Texte extrait |
_ _ _

J'ai longtemps rêvé d'être coiffée comme elle ! :) :)

Aifelle a dit…

Je ne connais que les posters en noir et blanc que l'on voyait un peu partout à une époque. Elle m'apparaissait très mystérieuse.

Lilibook a dit…

Chouette cet article ! C'était vraiment une très belle femme !!

Nanne a dit…

@ Theoma : Alors là, merci beaucoup pour l'info concernant ce titre de Catherine Pancol. Je vais aller chercher dans les bibliothèques pour le dénicher et le lire ... Je suis curieuse de savoir ce qu'elle a écrit sur cette actrice mystérieuse et discrète !

@ Dominique : Tu sais très bien que mon blog est là pour appuyer où ça fait mal ;-D Et Louise Brooks a toujours été un mystère pour moi ! D'avoir pu mettre la main sur ce très beau livre à la bibliothèque m'a permis d'en savoir un tout petit peu plus sur elle. Mais les éditions Texto ont ressorti ses mémoires, où elle parle de sa période à Hollywood. J'ai prévu de le lire dès que possible ...

@ Valérie:) : C'est une coiffure qui n'est pas évidente du tout à porter ;-D Mais elle faisait partie intégrante de sa personnalité !

_ _ _

(Enregistrements issus d'un jeu de données)
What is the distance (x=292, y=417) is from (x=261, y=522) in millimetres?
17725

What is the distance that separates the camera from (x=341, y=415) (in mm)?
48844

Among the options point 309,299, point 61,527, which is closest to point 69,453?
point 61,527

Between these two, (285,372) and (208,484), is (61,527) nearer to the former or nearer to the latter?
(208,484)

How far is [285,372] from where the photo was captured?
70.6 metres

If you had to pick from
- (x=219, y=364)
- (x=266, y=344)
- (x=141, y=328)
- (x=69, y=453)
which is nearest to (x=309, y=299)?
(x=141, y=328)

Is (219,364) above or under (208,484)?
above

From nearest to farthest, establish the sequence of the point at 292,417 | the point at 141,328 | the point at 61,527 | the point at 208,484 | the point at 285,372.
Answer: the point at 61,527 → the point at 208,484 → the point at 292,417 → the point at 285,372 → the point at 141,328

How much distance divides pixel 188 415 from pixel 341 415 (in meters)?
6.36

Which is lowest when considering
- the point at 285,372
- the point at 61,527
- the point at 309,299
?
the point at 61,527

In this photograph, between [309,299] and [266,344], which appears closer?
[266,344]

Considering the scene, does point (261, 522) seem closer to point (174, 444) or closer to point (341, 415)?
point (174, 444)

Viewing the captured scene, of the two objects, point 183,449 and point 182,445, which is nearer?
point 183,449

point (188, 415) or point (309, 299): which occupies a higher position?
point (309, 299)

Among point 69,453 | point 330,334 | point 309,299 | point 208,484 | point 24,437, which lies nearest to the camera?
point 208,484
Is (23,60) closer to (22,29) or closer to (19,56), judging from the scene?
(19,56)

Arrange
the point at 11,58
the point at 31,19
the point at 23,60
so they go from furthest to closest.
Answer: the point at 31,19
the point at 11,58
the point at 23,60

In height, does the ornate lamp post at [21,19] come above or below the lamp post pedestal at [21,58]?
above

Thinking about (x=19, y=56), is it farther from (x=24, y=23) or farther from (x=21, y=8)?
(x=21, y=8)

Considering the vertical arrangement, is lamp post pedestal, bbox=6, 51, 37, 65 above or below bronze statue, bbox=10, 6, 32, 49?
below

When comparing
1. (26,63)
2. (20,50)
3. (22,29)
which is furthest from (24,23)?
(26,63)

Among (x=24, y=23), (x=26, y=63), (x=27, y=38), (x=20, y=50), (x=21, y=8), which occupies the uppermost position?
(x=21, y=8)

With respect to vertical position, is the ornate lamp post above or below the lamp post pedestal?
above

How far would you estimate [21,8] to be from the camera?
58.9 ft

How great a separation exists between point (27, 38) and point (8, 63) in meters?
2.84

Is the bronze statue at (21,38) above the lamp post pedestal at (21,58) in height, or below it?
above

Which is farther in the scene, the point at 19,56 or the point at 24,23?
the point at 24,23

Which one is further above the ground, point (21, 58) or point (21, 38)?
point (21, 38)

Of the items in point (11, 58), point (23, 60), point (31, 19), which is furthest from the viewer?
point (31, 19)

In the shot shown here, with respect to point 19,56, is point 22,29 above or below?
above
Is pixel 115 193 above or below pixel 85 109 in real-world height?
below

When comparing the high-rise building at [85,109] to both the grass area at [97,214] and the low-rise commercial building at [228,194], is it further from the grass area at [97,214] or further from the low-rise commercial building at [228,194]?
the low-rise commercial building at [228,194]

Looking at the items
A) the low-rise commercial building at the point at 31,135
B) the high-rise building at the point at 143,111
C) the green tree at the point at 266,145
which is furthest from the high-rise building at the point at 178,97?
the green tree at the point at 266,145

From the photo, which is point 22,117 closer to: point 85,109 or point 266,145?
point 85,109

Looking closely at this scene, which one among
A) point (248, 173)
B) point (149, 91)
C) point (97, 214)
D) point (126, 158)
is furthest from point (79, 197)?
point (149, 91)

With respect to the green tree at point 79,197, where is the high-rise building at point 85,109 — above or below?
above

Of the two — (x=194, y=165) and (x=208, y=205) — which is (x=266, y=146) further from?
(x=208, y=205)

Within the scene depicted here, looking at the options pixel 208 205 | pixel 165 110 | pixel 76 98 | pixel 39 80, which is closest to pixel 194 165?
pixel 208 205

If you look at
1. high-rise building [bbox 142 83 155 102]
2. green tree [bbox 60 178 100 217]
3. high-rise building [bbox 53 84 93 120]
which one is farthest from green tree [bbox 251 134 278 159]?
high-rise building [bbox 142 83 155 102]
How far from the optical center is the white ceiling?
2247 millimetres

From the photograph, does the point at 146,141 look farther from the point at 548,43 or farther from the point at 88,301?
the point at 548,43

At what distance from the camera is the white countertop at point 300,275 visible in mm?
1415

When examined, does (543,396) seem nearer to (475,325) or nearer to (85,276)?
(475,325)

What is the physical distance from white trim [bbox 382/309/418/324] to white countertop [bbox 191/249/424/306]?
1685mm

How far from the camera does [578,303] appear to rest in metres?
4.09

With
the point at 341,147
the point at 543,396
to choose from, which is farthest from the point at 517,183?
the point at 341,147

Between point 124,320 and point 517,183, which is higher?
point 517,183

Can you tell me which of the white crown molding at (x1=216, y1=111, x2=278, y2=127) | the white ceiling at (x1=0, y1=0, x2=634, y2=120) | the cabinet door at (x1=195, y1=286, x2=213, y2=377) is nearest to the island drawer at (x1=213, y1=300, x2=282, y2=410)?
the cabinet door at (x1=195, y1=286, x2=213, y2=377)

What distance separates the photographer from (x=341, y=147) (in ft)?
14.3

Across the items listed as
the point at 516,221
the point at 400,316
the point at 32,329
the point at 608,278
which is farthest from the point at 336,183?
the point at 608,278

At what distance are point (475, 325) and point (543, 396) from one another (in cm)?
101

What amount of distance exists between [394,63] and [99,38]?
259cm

_ _ _

Consignes |
1: Recopiez, dans les commentaires sur Louise Brooks, le passage allant de « Je ne connais » jusqu'à « et discrète ! » inclus.
2: Traduisez en anglais cette phrase des commentaires sur Louise Brooks : « Elle m'apparaissait très mystérieuse. »

Corrigés |
1:
Je ne connais que les posters en noir et blanc que l'on voyait un peu partout à une époque. Elle m'apparaissait très mystérieuse.

Lilibook a dit…

Chouette cet article ! C'était vraiment une très belle femme !!

Nanne a dit…

@ Theoma : Alors là, merci beaucoup pour l'info concernant ce titre de Catherine Pancol. Je vais aller chercher dans les bibliothèques pour le dénicher et le lire ... Je suis curieuse de savoir ce qu'elle a écrit sur cette actrice mystérieuse et discrète !

2: She seemed very mysterious to me.